From elderly pensioners to publicity-hungry politicians, thousands of Russians partook in the tradition of ritual immersion Friday night and Saturday morning.
There was even a sizeable crowd in the Siberian city of Yakutsk, where temperatures hit minus 41 degrees Celsius and authorities had to cut a hole through meter-thick ice on the Lena River, Interfax reported.
Several politicians announced plans to participate in the Epiphany ritual, including Vladimir Zhirinovsky, the leader of the nationalist Liberal Democratic Party. The flamboyant LDPR leader has made a tradition of immersing himself every year, usually in the presence of television cameras.
Other devout deputies include Konstantin Kosachyov and Lyubov Sliska, both from the pro-Kremlin party United Russia.
"I don't regard this ritual as a PR stunt, like some politicians," Kosachyov said, Interfax reported. "I perform the ablution in a font of icy water because my soul calls for it."
An aide said Kosachyov, head of the State Duma's International Affairs Committee, would participate in the ritual at a monastery in Chuvashia.
Sliska, a deputy speaker in the Duma, also said she would take a dip. "This ablution gives strength and health, so that you will always defeat foes and demons in battle," she said, Interfax reported.
To the Orthodox faithful, water blessed by a priest on Epiphany has miraculous powers, a belief that goes back to the baptism of Christ.
Unlike in Western Christianity, where Epiphany commemorates mainly the appearance of the infant Jesus to the visiting Magi, in the East it focuses on the appearance of the Holy Trinity during Christ's baptism in the River Jordan.
Hence Epiphany's traditional Russian name, Kreshcheniye, or Baptism, and the theologically more correct Theophany (Bogoyavleniye), or Appearance of God.

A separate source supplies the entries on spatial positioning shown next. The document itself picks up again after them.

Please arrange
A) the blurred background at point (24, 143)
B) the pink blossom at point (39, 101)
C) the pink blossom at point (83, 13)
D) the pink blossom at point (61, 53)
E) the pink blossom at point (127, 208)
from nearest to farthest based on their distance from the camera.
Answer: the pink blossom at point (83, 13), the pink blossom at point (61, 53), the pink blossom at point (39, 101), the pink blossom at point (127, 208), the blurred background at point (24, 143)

Orthodox tradition holds that any water blessed on this day -- whether it comes from a river, pond or simply a tap or a shower -- becomes Christ's baptismal water. This water is said to stay fresh for years, wash out all sins, protect from evil and heal.
At the New Jerusalem monastery in Istra, hundreds of people lined up Saturday with jugs full of water to obtain the blessing of a priest.
But those jumping into the river were adamant that it was the best way to go.
"That was totally awesome!" exclaimed one young Air Force soldier as he ran out of the water. "There's no other sensation like it."
Romanov, the manager at the medicine company, said he had undergone ritual immersion a number of times before and that he always felt better afterward.
"I never get sick from it," he said. "And I have high blood pressure and diabetes."
Russia's top doctor would not be surprised. Chief epidemiologist Gennady Onishchenko told reporters Friday that immersion in cold water is beneficial for healthy people, and that it can boost the immune system, Interfax reported.
City authorities said about 11,800 people partook in ritual immersions from Friday night to Saturday morning at locations around the capital, and only two had to be hospitalized, Interfax reported.
Cisterns were set up in much-visited locations like Ploshchad Revolyutsii and the All-Russia Exhibition Center, and in some places people could get hot tea after immersing themselves.
But for those willing to go a bit further afield, New Jerusalem was one of the more popular places in the Moscow region to celebrate Epiphany.
Founded in 1659 by Orthodox Church reformer Patriarch Nikon, it is located on a hill above the Istra River, and its centerpiece is a replica of the Church of the Holy Sepulcher in Jerusalem.
Nikon named the monastery and called a nearby park Gethsemane. He also renamed the local stretch of the Istra River the River Jordan.
And the passion for renaming bits of Russia after bits of foreign countries is still alive: On the road from Moscow to New Jerusalem, there is a new housing development named Barcelona.